-------- INFORMATION GIVEN

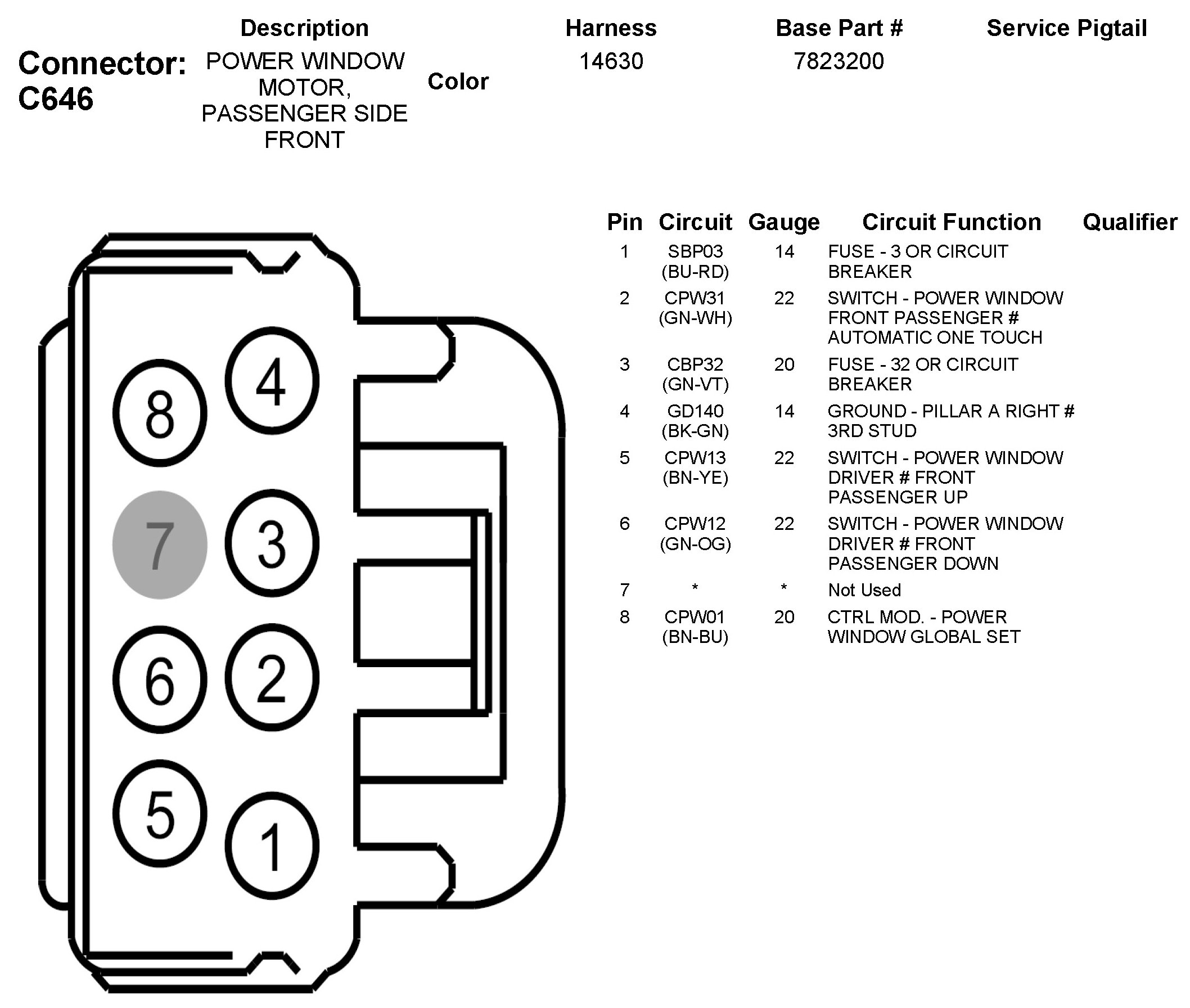 Connector: C646

| Description | Color | Harness | Base Part # | Service Pigtail |
|---|---|---|---|---|
| POWER WINDOW MOTOR, PASSENGER SIDE FRONT | | 14630 | 7823200 | |

8 4 7 3 6 2 5 1

| Pin | Circuit | Gauge | Circuit Function | Qualifier |
|---|---|---|---|---|
| 1 | SBP03 (BU-RD) | 14 | FUSE - 3 OR CIRCUIT BREAKER | |
| 2 | CPW31 (GN-WH) | 22 | SWITCH - POWER WINDOW FRONT PASSENGER # AUTOMATIC ONE TOUCH | |
| 3 | CBP32 (GN-VT) | 20 | FUSE - 32 OR CIRCUIT BREAKER | |
| 4 | GD140 (BK-GN) | 14 | GROUND - PILLAR A RIGHT # 3RD STUD | |
| 5 | CPW13 (BN-YE) | 22 | SWITCH - POWER WINDOW DRIVER # FRONT PASSENGER UP | |
| 6 | CPW12 (GN-OG) | 22 | SWITCH - POWER WINDOW DRIVER # FRONT PASSENGER DOWN | |
| 7 | * | * | Not Used | |
| 8 | CPW01 (BN-BU) | 20 | CTRL MOD. - POWER WINDOW GLOBAL SET | |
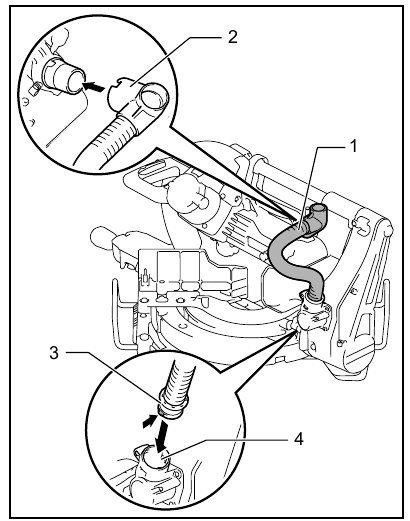 2
1
3
4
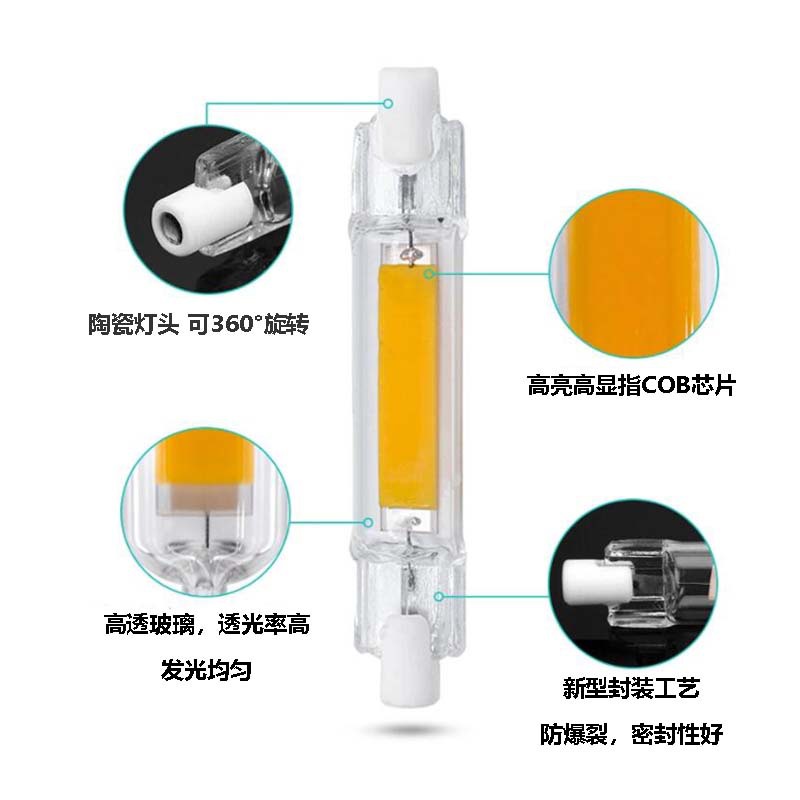 陶瓷灯头 可360°旋转

高亮高显指COB芯片

高透玻璃，透光率高

发光均匀

新型封装工艺

防爆裂，密封性好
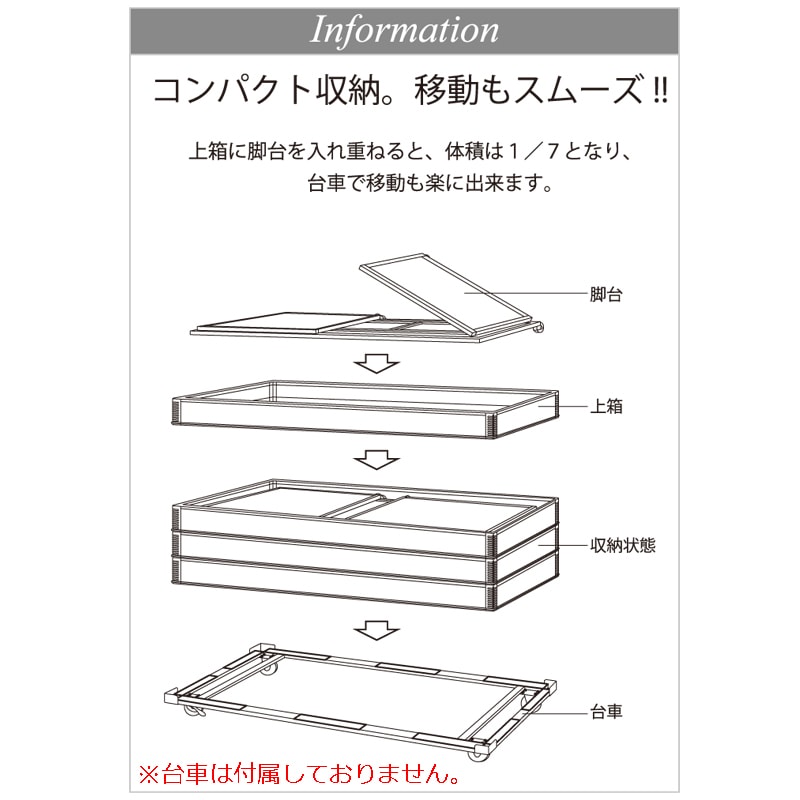 Information

コンパクト収納。移動もスムーズ!!

上箱に脚台を入れ重ねると、体積は１／７となり、台車で移動も楽に出来ます。

脚台

上箱

収納状態

台車

※台車は付属しておりません。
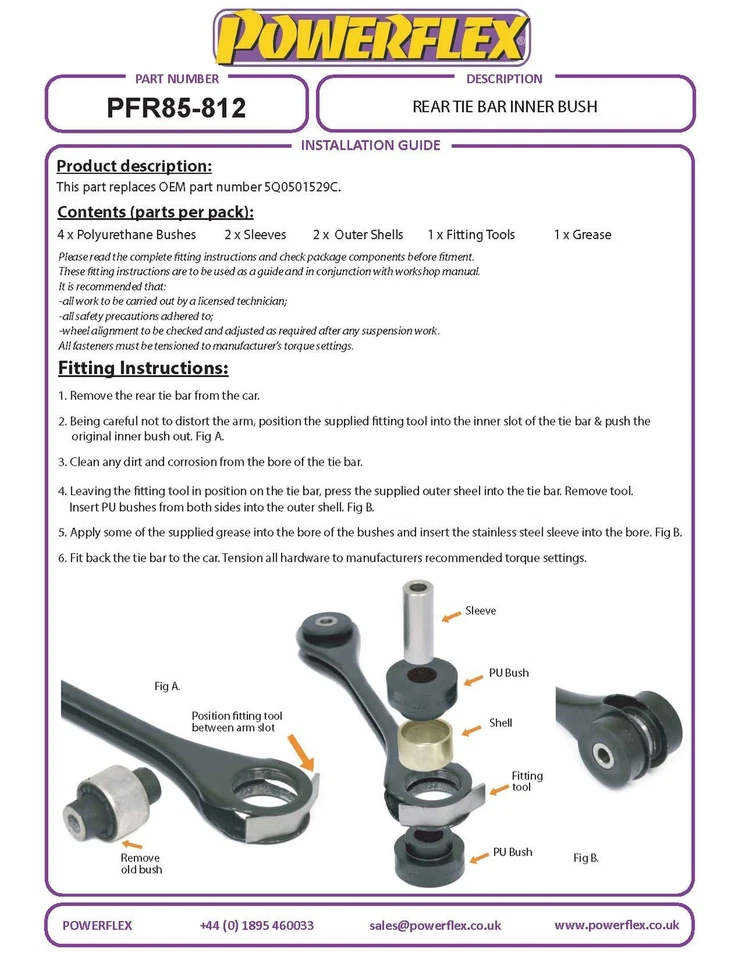 POWERFLEX

PART NUMBER
PFR85-812

DESCRIPTION
REAR TIE BAR INNER BUSH

INSTALLATION GUIDE

Product description:
This part replaces OEM part number 5Q0501529C.

Contents (parts per pack):
4 x Polyurethane Bushes 2 x Sleeves 2 x Outer Shells 1 x Fitting Tools 1 x Grease

Please read the complete fitting instructions and check package components before fitment.
These fitting instructions are to be used as a guide and in conjunction with workshop manual.
It is recommended that:
-all work to be carried out by a licensed technician;
-all safety precautions adhered to;
-wheel alignment to be checked and adjusted as required after any suspension work.
All fasteners must be tensioned to manufacturer's torque settings.

Fitting Instructions:

1. Remove the rear tie bar from the car.

2. Being careful not to distort the arm, position the supplied fitting tool into the inner slot of the tie bar & push the original inner bush out. Fig A.

3. Clean any dirt and corrosion from the bore of the tie bar.

4. Leaving the fitting tool in position on the tie bar, press the supplied outer sheel into the tie bar. Remove tool. Insert PU bushes from both sides into the outer shell. Fig B.

5. Apply some of the supplied grease into the bore of the bushes and insert the stainless steel sleeve into the bore. Fig B.

6. Fit back the tie bar to the car. Tension all hardware to manufacturers recommended torque settings.

Fig A.
Position fitting tool between arm slot
Remove old bush
Sleeve
PU Bush
Shell
Fitting tool
PU Bush
Fig B.

POWERFLEX +44 (0) 1895 460033 sales@powerflex.co.uk www.powerflex.co.uk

----------------

**EXERCISE AIM:** All lines carrying the word "into" must be copied from the data above.

**WRITTEN SOLUTION:**
2. Being careful not to distort the arm, position the supplied fitting tool into the inner slot of the tie bar & push the original inner bush out. Fig A.
4. Leaving the fitting tool in position on the tie bar, press the supplied outer sheel into the tie bar. Remove tool. Insert PU bushes from both sides into the outer shell. Fig B.
5. Apply some of the supplied grease into the bore of the bushes and insert the stainless steel sleeve into the bore. Fig B.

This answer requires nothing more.